_Passage shown_
━━━━━━━━
Using Stack is the obvious way to traverse tree without recursion. Below is an algorithm for traversing binary tree using stack. See this for step wise step execution of the algorithm.

1) Create an empty stack S.
2) Initialize current node as root
3) Push the current node to S and set current = current->left until current is NULL
4) If current is NULL and stack is not empty then 
     a) Pop the top item from stack.
     b) Print the popped item, set current = popped_item->right 
     c) Go to step 3.
5) If current is NULL and stack is empty then we are done.

Let us consider the below tree for example

            1
          /   \
        2      3
      /  \
    4     5

Step 1 Creates an empty stack: S = NULL

Step 2 sets current as address of root: current -> 1

Step 3 Pushes the current node and set current = current->left until current is NULL
     current -> 1
     push 1: Stack S -> 1
     current -> 2
     push 2: Stack S -> 2, 1
     current -> 4
     push 4: Stack S -> 4, 2, 1
     current = NULL

Step 4 pops from S
     a) Pop 4: Stack S -> 2, 1
     b) print "4"
     c) current = NULL /*right of 4 */ and go to step 3
Since current is NULL step 3 doesn't do anything. 

Step 4 pops again.
     a) Pop 2: Stack S -> 1
     b) print "2"
     c) current -> 5/*right of 2 */ and go to step 3

Step 3 pushes 5 to stack and makes current NULL
     Stack S -> 5, 1
     current = NULL

Step 4 pops from S
     a) Pop 5: Stack S -> 1
     b) print "5"
     c) current = NULL /*right of 5 */ and go to step 3
Since current is NULL step 3 doesn't do anything

Step 4 pops again.
     a) Pop 1: Stack S -> NULL
     b) print "1"
     c) current -> 3 /*right of 5 */  

Step 3 pushes 3 to stack and makes current NULL
     Stack S -> 3
     current = NULL

Step 4 pops from S
     a) Pop 3: Stack S -> NULL
     b) print "3"
━━━━━━━━
_Information supplied_

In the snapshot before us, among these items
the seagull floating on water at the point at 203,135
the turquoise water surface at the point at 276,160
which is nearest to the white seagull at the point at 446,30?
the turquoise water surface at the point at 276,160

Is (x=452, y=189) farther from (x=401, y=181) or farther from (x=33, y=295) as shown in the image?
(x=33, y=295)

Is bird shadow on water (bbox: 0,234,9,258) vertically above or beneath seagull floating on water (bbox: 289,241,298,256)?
━━━━━━━━
_Set problem 1_
Answer these questions about the stack traversal text:
(a) What is the first step of the algorithm?
(b) In the worked example, what does the stack hold right after 4 is pushed?
(c) Which node does step 3 push after current is set to the right of 2?
_Set problem 2_
Return the part of the stack traversal text from "2) Initialize current" up to and including "Go to step 3.", copied word for word.

_Result 1_
(a) Create an empty stack S.
(b) 4, 2, 1
(c) 5

_Result 2_
2) Initialize current node as root
3) Push the current node to S and set current = current->left until current is NULL
4) If current is NULL and stack is not empty then 
     a) Pop the top item from stack.
     b) Print the popped item, set current = popped_item->right 
     c) Go to step 3.